ACTIVITY →
For this exercise, return the line containing "A Leishmania parasite" and every line after it through the end of the records below, without alteration.

SUPPLIED MATERIAL →
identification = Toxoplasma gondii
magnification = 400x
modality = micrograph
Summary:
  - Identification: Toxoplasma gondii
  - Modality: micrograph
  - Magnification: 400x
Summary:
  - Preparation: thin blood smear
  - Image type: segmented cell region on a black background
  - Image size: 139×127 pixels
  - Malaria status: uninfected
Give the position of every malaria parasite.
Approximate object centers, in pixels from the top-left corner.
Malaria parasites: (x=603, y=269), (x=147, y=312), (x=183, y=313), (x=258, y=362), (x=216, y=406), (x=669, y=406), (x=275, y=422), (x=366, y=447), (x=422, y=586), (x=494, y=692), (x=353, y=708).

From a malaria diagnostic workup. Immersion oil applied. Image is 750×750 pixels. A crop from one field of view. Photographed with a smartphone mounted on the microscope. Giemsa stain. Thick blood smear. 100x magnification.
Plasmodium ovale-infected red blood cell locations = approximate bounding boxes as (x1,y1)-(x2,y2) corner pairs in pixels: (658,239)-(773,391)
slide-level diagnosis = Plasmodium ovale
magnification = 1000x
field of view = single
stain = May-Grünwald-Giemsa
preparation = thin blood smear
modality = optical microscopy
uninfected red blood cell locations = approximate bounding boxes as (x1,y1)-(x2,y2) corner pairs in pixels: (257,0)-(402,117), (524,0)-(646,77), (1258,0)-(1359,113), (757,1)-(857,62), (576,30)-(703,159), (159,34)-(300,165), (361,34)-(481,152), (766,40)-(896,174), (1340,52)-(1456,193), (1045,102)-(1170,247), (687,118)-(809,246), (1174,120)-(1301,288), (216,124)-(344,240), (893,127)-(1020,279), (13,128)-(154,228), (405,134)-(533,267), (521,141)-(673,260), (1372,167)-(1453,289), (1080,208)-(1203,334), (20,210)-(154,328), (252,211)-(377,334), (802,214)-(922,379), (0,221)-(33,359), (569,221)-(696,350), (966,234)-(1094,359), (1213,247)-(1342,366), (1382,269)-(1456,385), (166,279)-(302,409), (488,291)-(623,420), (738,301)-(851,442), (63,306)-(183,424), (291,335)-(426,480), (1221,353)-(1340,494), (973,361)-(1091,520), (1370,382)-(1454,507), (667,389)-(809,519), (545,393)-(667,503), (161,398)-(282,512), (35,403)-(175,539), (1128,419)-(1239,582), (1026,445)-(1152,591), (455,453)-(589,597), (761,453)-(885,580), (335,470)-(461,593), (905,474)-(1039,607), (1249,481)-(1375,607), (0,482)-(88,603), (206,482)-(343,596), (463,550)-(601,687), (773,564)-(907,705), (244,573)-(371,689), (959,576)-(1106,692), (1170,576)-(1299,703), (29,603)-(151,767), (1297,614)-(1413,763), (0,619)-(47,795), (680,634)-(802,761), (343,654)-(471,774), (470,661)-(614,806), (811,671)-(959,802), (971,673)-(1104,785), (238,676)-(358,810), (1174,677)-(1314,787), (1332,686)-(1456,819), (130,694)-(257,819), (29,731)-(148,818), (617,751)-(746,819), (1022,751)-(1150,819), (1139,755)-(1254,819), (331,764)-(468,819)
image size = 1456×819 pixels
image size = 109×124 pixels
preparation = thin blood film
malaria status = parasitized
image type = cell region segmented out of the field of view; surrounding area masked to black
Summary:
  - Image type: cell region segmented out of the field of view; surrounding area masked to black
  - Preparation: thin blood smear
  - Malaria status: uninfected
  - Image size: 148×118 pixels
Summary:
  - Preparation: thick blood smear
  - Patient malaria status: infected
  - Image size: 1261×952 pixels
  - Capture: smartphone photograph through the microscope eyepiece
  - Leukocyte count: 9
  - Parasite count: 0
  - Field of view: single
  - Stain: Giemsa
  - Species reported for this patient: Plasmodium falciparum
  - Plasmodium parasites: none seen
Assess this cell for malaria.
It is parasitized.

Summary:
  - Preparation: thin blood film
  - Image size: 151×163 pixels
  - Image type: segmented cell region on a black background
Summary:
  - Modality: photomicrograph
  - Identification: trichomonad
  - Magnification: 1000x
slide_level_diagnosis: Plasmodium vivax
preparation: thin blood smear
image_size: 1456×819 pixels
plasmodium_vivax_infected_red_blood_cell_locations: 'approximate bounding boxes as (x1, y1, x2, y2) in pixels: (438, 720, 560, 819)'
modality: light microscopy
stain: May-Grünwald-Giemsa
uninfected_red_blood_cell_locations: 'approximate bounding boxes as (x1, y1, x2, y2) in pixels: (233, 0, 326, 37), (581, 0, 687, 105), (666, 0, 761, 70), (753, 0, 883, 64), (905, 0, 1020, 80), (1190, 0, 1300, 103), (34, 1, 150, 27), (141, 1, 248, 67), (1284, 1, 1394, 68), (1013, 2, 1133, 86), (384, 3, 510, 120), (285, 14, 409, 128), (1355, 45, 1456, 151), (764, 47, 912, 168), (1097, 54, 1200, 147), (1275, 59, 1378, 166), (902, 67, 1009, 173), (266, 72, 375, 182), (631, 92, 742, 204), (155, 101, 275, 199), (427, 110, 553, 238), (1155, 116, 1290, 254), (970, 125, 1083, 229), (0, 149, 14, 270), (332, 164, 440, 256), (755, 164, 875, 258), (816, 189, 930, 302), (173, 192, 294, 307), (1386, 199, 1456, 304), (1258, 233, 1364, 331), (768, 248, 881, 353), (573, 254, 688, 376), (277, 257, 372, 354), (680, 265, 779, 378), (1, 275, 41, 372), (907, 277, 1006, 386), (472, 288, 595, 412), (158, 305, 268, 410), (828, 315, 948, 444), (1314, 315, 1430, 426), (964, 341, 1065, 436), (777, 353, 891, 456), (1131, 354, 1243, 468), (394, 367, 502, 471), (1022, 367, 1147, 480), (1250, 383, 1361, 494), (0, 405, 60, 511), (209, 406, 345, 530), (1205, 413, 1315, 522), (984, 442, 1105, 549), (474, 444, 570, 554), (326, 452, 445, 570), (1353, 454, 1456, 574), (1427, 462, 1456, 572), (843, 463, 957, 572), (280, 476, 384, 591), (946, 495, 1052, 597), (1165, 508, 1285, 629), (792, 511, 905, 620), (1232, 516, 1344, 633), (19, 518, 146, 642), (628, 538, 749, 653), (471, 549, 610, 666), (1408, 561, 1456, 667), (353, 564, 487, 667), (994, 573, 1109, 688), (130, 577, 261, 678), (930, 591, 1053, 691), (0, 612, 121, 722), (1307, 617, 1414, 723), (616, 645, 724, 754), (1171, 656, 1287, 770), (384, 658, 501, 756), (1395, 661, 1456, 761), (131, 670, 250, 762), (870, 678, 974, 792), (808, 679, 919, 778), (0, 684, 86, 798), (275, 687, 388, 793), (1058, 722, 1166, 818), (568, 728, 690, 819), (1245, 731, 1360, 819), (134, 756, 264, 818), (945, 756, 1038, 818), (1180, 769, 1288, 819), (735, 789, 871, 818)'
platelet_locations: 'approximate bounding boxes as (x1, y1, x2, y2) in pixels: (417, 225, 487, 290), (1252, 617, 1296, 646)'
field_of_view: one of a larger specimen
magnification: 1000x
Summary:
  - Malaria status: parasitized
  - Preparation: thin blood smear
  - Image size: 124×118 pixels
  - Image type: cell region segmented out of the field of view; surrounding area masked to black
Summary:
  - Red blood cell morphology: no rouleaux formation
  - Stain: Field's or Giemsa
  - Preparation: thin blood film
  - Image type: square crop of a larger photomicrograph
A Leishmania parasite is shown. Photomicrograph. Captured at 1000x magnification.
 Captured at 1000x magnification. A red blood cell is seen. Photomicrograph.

TASK SOLUTION →
A Leishmania parasite is shown. Photomicrograph. Captured at 1000x magnification.
 Captured at 1000x magnification. A red blood cell is seen. Photomicrograph.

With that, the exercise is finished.